Like my noble friend Lord Evans of Weardale, whose remarkable maiden speech I listened to with great pleasure, I have concerns about Part 5 of the Bill, which relates to the Prevent programme and the moving on to a statutory basis of the Home Secretary’s guidance, with some extremely wide-ranging and totally unspecified powers to issue guidance in this respect to schools, universities and local government. It seems from what Ministers said in the other place that this is certainly intended to apply to universities. I wonder how the Government consulted the universities ahead of reaching that conclusion. It is not going to be enough to say that they are now consulting the universities about how to apply it, because the consultation that the Government are now carrying out does not give the universities the option to say that they would rather do it voluntarily; they are simply being asked to comment on how the guidance should be applied once this Bill becomes law. It would be good if we could hear a bit about whether there was any consultation and whether the Government share some of the concerns about academic freedom and freedom of speech at universities. Is this not an area where the willing co-operation between the Government and the universities is likely to be more fruitful and more effective than wielding the sledgehammer of a statutory obligation, backed up—so I understood from Mr James Brokenshire in another place—by the possibility of criminal prosecutions? Perhaps the Minister could address that point.

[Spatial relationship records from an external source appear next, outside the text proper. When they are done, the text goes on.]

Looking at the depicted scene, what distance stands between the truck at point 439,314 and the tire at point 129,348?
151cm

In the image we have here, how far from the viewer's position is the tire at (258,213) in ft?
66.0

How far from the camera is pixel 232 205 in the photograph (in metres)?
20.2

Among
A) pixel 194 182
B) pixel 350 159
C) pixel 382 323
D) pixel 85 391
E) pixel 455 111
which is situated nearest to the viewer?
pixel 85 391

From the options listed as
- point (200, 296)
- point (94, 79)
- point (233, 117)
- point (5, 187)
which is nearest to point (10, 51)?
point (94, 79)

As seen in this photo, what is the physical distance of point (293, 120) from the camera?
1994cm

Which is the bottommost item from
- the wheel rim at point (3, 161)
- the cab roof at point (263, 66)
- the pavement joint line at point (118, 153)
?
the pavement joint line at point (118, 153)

My final detailed point—I think that I am the only person so far who has raised this—relates to Part 6 of the Bill, which deals with kidnap and ransom insurance. I wholeheartedly commend this proposed change to the law. It has always seemed quite perverse that the Government’s policy of refusing to pay ransoms for people taken hostage—a policy that I believe, on balance, is clearly preferable to entertaining such payments—should sit alongside treating as perfectly legal insurance activities aimed at assembling such ransom. So I support the provision, but what is not clear to me—perhaps the Minister can make it clearer—is just how far-reaching the proposed changes to the law in the Bill will be. Will those who assemble ransoms for Somali pirates be caught by it? Hitherto, the Government have seemed to take the view that they have no evidence of such ransoms assisting terrorism. That was a pretty heroic assumption, if I may say so. We have only to look at the activities of al-Shabaab in Somalia—nobody doubts that al-Shabaab is a terrorist organisation—to see that it is extremely dubious to say that it is not laying its hands on some of the ransoms being paid to Somali pirates.

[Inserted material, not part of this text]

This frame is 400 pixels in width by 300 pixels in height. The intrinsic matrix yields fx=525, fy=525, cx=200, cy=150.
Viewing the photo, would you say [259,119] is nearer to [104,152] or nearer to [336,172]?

Can the Government therefore say whether those in the private sector to whom the amended law will apply can really be sure that moneys paid to Somali pirates never reach al-Shabaab? Will the Government now issue guidance on the obligation to file suspicious activity reports for any payments that could reward criminal activity? That is a matter on which your Lordships’ EU Select Committee has had a long and rather unprofitable correspondence with the Home Office over several years. I hope that the matter will now be put to rest. I am of course perfectly happy for the Minister to reply in writing on this point, because it is fairly complex, but it would be wrong if we missed this opportunity at least to require by law private sector operators who are assembling ransoms in circumstances that do not provide funds for terrorism—which clearly will be outlawed by the Bill when enacted—to file suspicious activity reports. Perhaps the noble Lord can address that matter when he winds up the debate.

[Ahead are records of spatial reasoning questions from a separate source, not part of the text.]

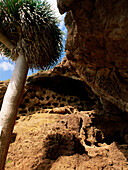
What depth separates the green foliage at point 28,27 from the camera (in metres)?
3.93

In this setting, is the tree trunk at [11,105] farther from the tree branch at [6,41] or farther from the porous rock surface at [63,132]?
the porous rock surface at [63,132]

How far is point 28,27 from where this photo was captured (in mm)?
3928

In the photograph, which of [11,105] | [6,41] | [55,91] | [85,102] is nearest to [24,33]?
[6,41]

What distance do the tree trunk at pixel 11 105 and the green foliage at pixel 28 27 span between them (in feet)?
1.49

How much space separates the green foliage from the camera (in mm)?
3928

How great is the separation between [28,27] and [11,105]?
3.00 m

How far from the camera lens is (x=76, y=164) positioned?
2.73 meters

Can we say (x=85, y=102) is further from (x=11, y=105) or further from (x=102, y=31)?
(x=102, y=31)

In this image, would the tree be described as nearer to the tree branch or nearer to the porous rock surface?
the tree branch

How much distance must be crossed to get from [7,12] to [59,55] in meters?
2.82

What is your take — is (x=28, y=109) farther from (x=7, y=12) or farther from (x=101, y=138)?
(x=7, y=12)

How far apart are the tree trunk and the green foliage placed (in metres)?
0.45

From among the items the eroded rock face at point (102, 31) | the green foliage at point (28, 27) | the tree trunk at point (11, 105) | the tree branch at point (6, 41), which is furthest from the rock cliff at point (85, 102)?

Broadly speaking, I support the Government on the Bill and I very much hope that in the course of Committee and Report some of the increased safeguards that have been called for around the House will be inserted by the Government. As for the guidance on how Part 5 is to be applied to schools and universities, the very least that could be done is for the Government to undertake that the guidance will be finalised before the Bill completes its passage through Parliament, so that we and all those to whom it will apply know precisely what is to be applied.